Review Summary: Love is all you need. Apparently.
A week is a long time in politics and two years in the music industry nowadays can be akin to something Buck Rogers would have experienced. Since the release and subsequent peals of acclaim from critics and consumers alike of her debut LP 19
her contemporaries have fallen away. Amy Winehouse disappeared in a haze of smoke, Lily Allen took the money and ran whilst Kate Nash and Duffy dropped off the radar after two poorly received second albums. Adele has been given a clear runway and the chance to stake her claim as the UK’s leading solo female artist. Can the girl whose songs became the background music to myriad dinner parties allow the lightning to strike twice?

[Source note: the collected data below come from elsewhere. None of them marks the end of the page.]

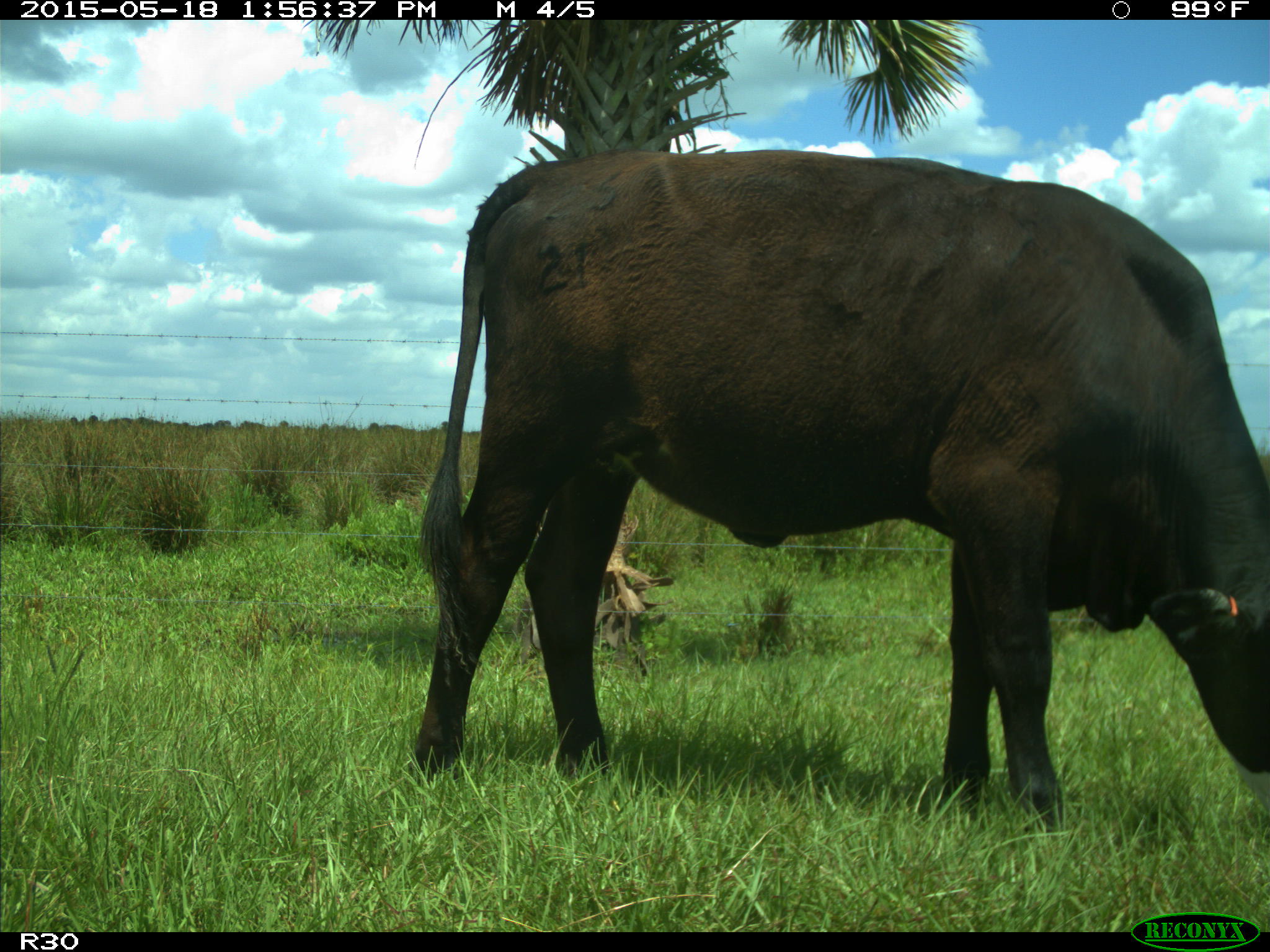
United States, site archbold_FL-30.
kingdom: Animalia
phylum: Chordata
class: Mammalia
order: Artiodactyla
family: Bovidae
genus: Bos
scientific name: Bos taurus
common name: domestic cow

Adele has stuck to the numerical theme in the naming of her albums and delivered 21
, an at times boisterous, intimate, soulful and rocking album. Its ability to switch between various styles is a testament to the talent already at her disposal and there is plenty to be excited about on this record. Showing an alarming sense of maturity far beyond her 22 years on this Earth, Adele has combined the best bits of Aretha Franklin’s old-school soul with Lauryn Hill’s sass and sense of cynical modern femininity. Not only that, but she has mixed them in a musical blender with the aid of an all-star cast of producers and boffins-for-hire that includes Rick Rubin, Ryan Tedder and Paul Epworth.

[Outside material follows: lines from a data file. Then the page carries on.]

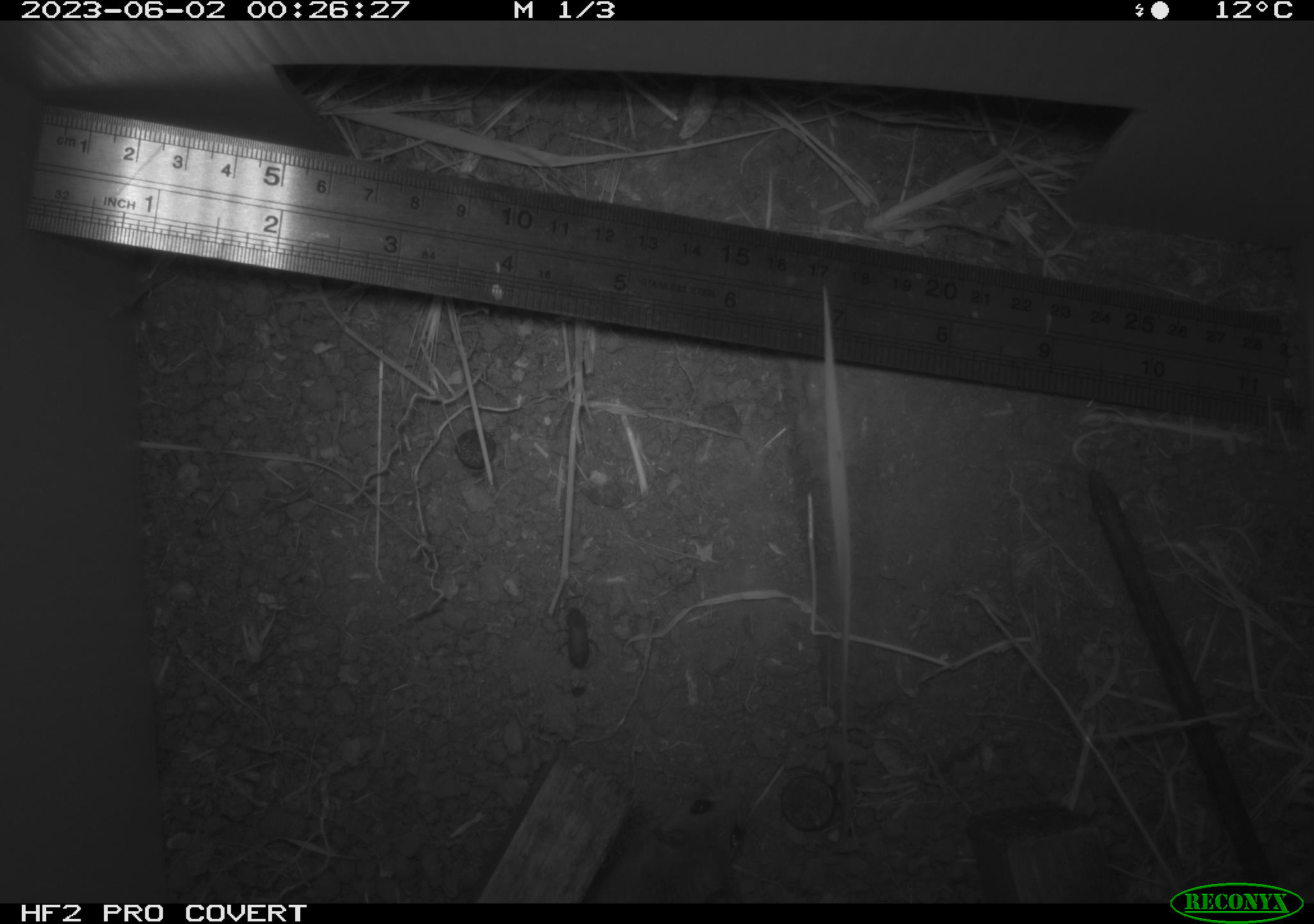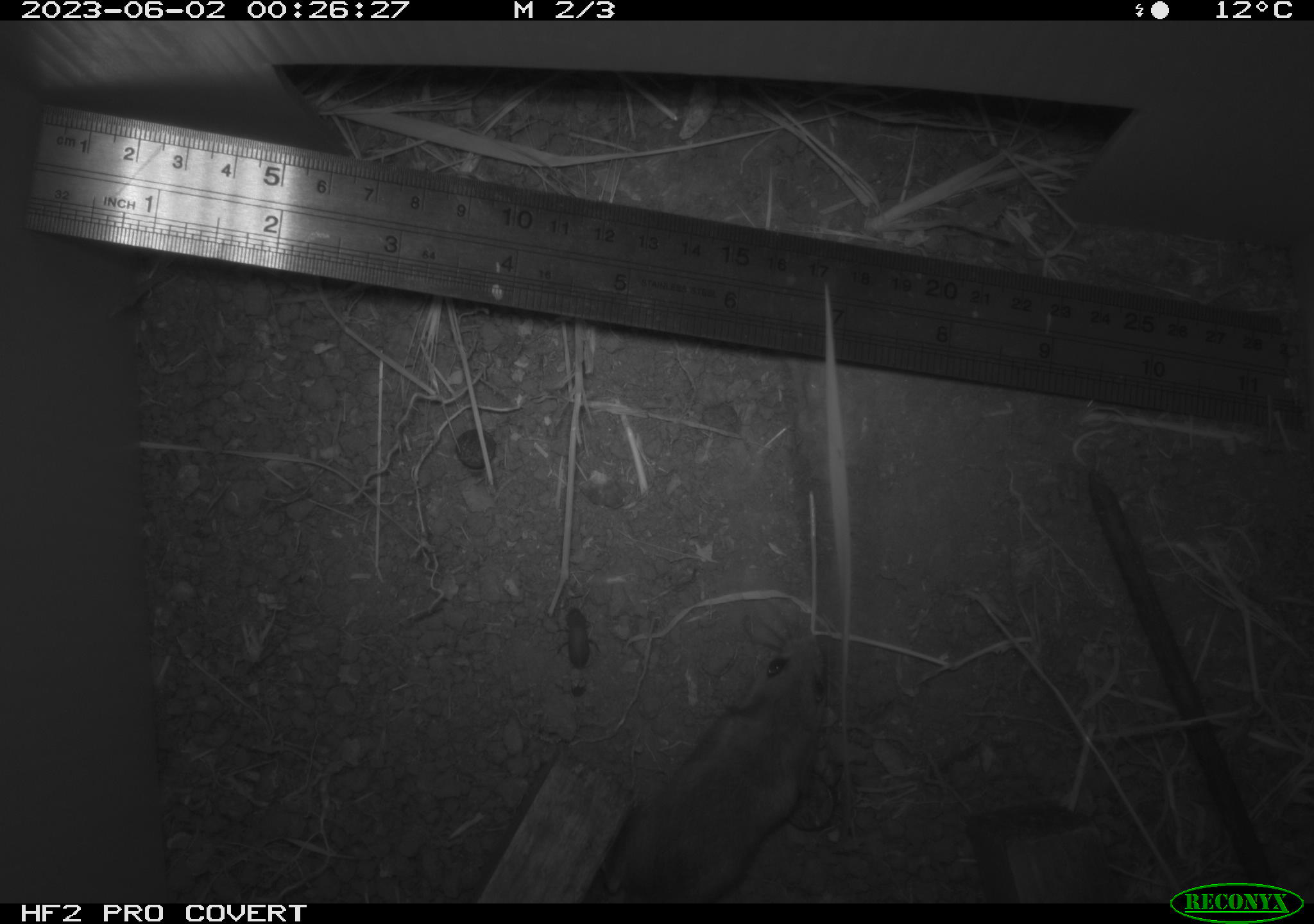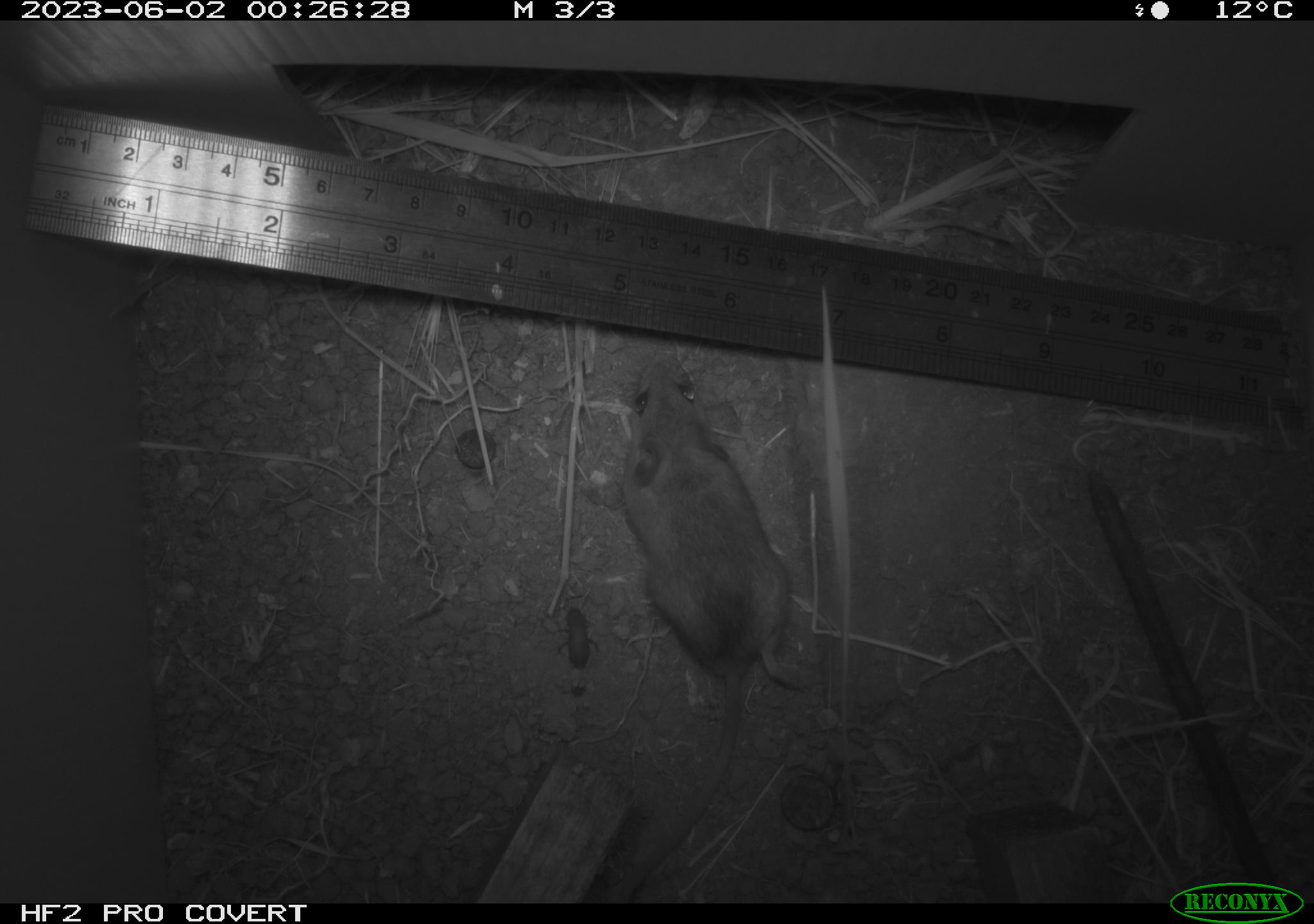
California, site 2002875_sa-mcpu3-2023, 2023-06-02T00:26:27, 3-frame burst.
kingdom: Animalia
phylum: Chordata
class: Mammalia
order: Rodentia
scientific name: Rodentia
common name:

Adele’s most powerful weapon is her faultless voice. It can veer from soft and achingly tender to an over the top but tuneful bellow. Opener “Rolling In The Deep” is a fine demonstration of her vocal abilities. The voice that belies her tender age takes a standard progression and kicks the song up to a different level. “Don’t underestimate the things I will do” she tells us, and it’s unclear whether that is a threat or a promise. The following track “Rumour Has It” is by far the best song on offer here. Pounding drums, sweet vocal harmonies and a tale of love both won and lost with some alacrity. Elsewhere there are similar lyrical admonishments to a former lover and words of warning to any of her potential new suitors. “Turning Tables” is a delicate ballad that possesses an astonishing beauty, “He Won’t Go” should get even the most miserable of music fans snapping their fingers and “Someone Like You”, an ode to stalking with a perverse attitude that lies underneath the fragile composition, looks set to become the soundtrack to a million messy break-ups. There’s even time for a smooth bossa nova cover of The Cure’s “Lovesong”, somehow adding another layer of maudlin introspection onto the lyrics of Mr. Sunshine himself, Robert Smith.

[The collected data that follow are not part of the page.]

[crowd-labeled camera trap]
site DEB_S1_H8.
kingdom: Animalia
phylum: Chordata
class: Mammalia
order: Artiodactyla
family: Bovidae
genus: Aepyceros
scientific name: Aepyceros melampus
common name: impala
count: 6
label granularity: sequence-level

Throughout this LP, upon analysis of Adele’s words and attitudes, you can’t help but feel she herself is a high-maintenance kind of girl. It’s no wonder she keeps on getting dumped. Her seemingly advanced maturity works against her at times. For all of her posturing and ruminations on life, love and other such considerations, you may well ask yourself whether she is merely playing a part and recycling old themes or if she has the experience she so eloquently sings about.
It must be tough to be young and in love; sleepless nights, insecurity and all of those hormones flying around the place. It’s not like it is in the movies, is it? The Supremes said you can’t hurry it, but Adele has proved that you can certainly dwell on it.